### [Work to be completed]
Write out these lines again, swapping "polar bear's head" for "polar bear's muzzle" and leaving all the rest unchanged.

** START OF Exercise inputs **

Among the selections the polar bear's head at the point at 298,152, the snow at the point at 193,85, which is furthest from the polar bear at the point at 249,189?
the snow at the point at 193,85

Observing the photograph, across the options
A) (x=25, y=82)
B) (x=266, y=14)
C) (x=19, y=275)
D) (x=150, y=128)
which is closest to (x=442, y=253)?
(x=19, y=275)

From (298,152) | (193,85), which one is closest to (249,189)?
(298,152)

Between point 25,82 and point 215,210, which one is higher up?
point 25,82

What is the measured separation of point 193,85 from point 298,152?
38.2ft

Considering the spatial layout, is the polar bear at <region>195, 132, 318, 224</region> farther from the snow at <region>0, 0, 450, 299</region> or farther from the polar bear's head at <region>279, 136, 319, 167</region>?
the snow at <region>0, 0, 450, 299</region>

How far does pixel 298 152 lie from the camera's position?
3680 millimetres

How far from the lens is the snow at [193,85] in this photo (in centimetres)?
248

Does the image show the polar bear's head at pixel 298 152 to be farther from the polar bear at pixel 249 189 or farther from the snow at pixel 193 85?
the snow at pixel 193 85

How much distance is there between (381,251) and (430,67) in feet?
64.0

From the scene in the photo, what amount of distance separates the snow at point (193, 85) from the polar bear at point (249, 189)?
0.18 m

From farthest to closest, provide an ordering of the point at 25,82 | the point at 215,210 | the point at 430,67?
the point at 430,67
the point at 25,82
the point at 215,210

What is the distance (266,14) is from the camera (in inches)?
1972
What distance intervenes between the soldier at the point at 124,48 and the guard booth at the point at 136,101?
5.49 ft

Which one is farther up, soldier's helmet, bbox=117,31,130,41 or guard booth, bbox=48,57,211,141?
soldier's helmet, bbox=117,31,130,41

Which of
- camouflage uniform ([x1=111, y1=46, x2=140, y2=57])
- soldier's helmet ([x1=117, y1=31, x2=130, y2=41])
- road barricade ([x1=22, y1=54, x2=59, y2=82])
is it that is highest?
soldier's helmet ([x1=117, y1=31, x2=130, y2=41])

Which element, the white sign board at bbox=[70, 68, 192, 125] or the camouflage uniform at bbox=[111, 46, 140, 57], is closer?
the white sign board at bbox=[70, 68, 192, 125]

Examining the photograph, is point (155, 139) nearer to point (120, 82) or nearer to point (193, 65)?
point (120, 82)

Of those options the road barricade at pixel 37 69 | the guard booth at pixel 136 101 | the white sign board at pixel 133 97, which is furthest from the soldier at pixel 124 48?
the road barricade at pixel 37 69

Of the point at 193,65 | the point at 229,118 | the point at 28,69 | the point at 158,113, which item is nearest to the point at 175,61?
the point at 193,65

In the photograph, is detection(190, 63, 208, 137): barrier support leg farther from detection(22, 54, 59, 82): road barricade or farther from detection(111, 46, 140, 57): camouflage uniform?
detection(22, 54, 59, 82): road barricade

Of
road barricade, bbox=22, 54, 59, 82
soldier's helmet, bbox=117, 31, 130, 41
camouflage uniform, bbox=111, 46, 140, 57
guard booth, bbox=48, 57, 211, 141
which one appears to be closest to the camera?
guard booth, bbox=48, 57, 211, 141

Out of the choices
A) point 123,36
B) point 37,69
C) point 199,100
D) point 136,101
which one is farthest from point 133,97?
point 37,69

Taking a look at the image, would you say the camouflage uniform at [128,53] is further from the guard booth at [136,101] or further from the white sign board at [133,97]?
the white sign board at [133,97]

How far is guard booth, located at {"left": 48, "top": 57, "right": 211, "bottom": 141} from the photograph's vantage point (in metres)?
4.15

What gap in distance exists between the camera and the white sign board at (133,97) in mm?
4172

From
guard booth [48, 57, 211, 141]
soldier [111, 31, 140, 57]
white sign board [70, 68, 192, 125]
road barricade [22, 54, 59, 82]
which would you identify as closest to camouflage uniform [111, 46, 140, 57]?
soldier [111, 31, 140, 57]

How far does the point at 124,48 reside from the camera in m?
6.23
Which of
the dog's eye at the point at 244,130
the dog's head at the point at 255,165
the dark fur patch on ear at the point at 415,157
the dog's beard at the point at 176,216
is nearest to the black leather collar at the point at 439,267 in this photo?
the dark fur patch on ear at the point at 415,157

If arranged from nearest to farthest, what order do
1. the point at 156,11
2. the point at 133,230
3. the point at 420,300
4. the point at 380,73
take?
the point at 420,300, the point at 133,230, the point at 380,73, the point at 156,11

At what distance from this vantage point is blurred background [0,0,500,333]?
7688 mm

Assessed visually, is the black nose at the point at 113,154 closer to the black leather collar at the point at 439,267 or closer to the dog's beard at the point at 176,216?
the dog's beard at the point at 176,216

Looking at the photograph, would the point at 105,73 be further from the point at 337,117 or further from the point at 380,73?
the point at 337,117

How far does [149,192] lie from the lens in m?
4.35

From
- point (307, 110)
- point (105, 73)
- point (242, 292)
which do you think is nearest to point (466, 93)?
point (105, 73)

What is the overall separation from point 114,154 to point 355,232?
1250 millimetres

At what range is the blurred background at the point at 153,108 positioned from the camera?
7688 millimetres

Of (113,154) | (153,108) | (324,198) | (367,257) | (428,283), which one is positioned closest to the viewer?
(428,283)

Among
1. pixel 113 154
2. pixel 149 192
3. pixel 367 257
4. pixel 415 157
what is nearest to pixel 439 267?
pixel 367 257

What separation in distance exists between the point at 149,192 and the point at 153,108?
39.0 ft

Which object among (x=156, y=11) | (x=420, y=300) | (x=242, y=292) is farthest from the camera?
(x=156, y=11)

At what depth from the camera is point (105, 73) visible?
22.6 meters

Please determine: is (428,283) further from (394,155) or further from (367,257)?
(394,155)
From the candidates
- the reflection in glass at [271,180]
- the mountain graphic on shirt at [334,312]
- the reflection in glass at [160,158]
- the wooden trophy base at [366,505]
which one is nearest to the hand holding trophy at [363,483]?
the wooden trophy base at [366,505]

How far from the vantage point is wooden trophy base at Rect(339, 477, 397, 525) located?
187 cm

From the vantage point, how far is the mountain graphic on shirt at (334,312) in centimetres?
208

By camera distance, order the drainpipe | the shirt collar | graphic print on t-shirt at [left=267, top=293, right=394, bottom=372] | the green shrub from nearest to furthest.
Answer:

** END OF Exercise inputs **

### [Exercise solution]
Among the selections the polar bear's muzzle at the point at 298,152, the snow at the point at 193,85, which is furthest from the polar bear at the point at 249,189?
the snow at the point at 193,85

Observing the photograph, across the options
A) (x=25, y=82)
B) (x=266, y=14)
C) (x=19, y=275)
D) (x=150, y=128)
which is closest to (x=442, y=253)?
(x=19, y=275)

From (298,152) | (193,85), which one is closest to (249,189)?
(298,152)

Between point 25,82 and point 215,210, which one is higher up?
point 25,82

What is the measured separation of point 193,85 from point 298,152?
38.2ft

Considering the spatial layout, is the polar bear at <region>195, 132, 318, 224</region> farther from the snow at <region>0, 0, 450, 299</region> or farther from the polar bear's muzzle at <region>279, 136, 319, 167</region>?
the snow at <region>0, 0, 450, 299</region>

How far does pixel 298 152 lie from the camera's position?
3680 millimetres

How far from the lens is the snow at [193,85] in this photo (in centimetres)?
248

Does the image show the polar bear's muzzle at pixel 298 152 to be farther from the polar bear at pixel 249 189 or farther from the snow at pixel 193 85?
the snow at pixel 193 85

How much distance is there between (381,251) and (430,67) in feet?
64.0

From the scene in the photo, what amount of distance separates the snow at point (193, 85) from the polar bear at point (249, 189)?
0.18 m

From farthest to closest, provide an ordering of the point at 25,82 | the point at 215,210 | the point at 430,67?
the point at 430,67
the point at 25,82
the point at 215,210

What is the distance (266,14) is from the camera (in inches)?
1972
What distance intervenes between the soldier at the point at 124,48 and the guard booth at the point at 136,101?
5.49 ft

Which one is farther up, soldier's helmet, bbox=117,31,130,41 or guard booth, bbox=48,57,211,141?
soldier's helmet, bbox=117,31,130,41

Which of
- camouflage uniform ([x1=111, y1=46, x2=140, y2=57])
- soldier's helmet ([x1=117, y1=31, x2=130, y2=41])
- road barricade ([x1=22, y1=54, x2=59, y2=82])
is it that is highest?
soldier's helmet ([x1=117, y1=31, x2=130, y2=41])

Which element, the white sign board at bbox=[70, 68, 192, 125] or the camouflage uniform at bbox=[111, 46, 140, 57], is closer?
the white sign board at bbox=[70, 68, 192, 125]

Examining the photograph, is point (155, 139) nearer to point (120, 82) or nearer to point (193, 65)?
point (120, 82)

Of those options the road barricade at pixel 37 69 | the guard booth at pixel 136 101 | the white sign board at pixel 133 97, which is furthest from the soldier at pixel 124 48?
the road barricade at pixel 37 69

Of the point at 193,65 | the point at 229,118 | the point at 28,69 | the point at 158,113, which item is nearest to the point at 175,61?
the point at 193,65

In the photograph, is detection(190, 63, 208, 137): barrier support leg farther from detection(22, 54, 59, 82): road barricade or farther from detection(111, 46, 140, 57): camouflage uniform?
detection(22, 54, 59, 82): road barricade

Of
road barricade, bbox=22, 54, 59, 82
soldier's helmet, bbox=117, 31, 130, 41
camouflage uniform, bbox=111, 46, 140, 57
guard booth, bbox=48, 57, 211, 141
which one appears to be closest to the camera?
guard booth, bbox=48, 57, 211, 141

Out of the choices
A) point 123,36
B) point 37,69
C) point 199,100
D) point 136,101
which one is farthest from point 133,97?
point 37,69

Taking a look at the image, would you say the camouflage uniform at [128,53] is further from the guard booth at [136,101] or further from the white sign board at [133,97]?
the white sign board at [133,97]

How far is guard booth, located at {"left": 48, "top": 57, "right": 211, "bottom": 141} from the photograph's vantage point (in metres)?
4.15

What gap in distance exists between the camera and the white sign board at (133,97) in mm?
4172

From
guard booth [48, 57, 211, 141]
soldier [111, 31, 140, 57]
white sign board [70, 68, 192, 125]
road barricade [22, 54, 59, 82]
which would you identify as closest to camouflage uniform [111, 46, 140, 57]?
soldier [111, 31, 140, 57]

How far does the point at 124,48 reside from the camera in m?
6.23
Which of
the dog's eye at the point at 244,130
the dog's head at the point at 255,165
the dark fur patch on ear at the point at 415,157
the dog's beard at the point at 176,216
is nearest to the black leather collar at the point at 439,267 in this photo?
the dark fur patch on ear at the point at 415,157

If arranged from nearest to farthest, what order do
1. the point at 156,11
2. the point at 133,230
3. the point at 420,300
4. the point at 380,73
take?
the point at 420,300, the point at 133,230, the point at 380,73, the point at 156,11

At what distance from this vantage point is blurred background [0,0,500,333]?
7688 mm

Assessed visually, is the black nose at the point at 113,154 closer to the black leather collar at the point at 439,267 or closer to the dog's beard at the point at 176,216?
the dog's beard at the point at 176,216

Looking at the photograph, would the point at 105,73 be further from the point at 337,117 or further from the point at 380,73?
the point at 337,117

How far does [149,192] lie from the lens in m?
4.35

From
- point (307, 110)
- point (105, 73)
- point (242, 292)
which do you think is nearest to point (466, 93)?
point (105, 73)

What is the overall separation from point 114,154 to point 355,232?
1250 millimetres

At what range is the blurred background at the point at 153,108 positioned from the camera?
7688 millimetres

Of (113,154) | (153,108) | (324,198) | (367,257) | (428,283), which one is positioned closest to the viewer?
(428,283)

Among
1. pixel 113 154
2. pixel 149 192
3. pixel 367 257
4. pixel 415 157
what is nearest to pixel 439 267?
pixel 367 257

What separation in distance exists between the point at 149,192 and the point at 153,108?
39.0 ft

Which object among (x=156, y=11) | (x=420, y=300) | (x=242, y=292) is farthest from the camera?
(x=156, y=11)

At what depth from the camera is point (105, 73) visible?
22.6 meters

Please determine: is (428,283) further from (394,155) or further from (367,257)?
(394,155)
From the candidates
- the reflection in glass at [271,180]
- the mountain graphic on shirt at [334,312]
- the reflection in glass at [160,158]
- the wooden trophy base at [366,505]
which one is nearest to the hand holding trophy at [363,483]?
the wooden trophy base at [366,505]

How far from the vantage point is wooden trophy base at Rect(339, 477, 397, 525) located?
187 cm

From the vantage point, how far is the mountain graphic on shirt at (334,312) in centimetres?
208

By camera distance, order the drainpipe | the shirt collar | graphic print on t-shirt at [left=267, top=293, right=394, bottom=372] | the green shrub from nearest to furthest.
Answer:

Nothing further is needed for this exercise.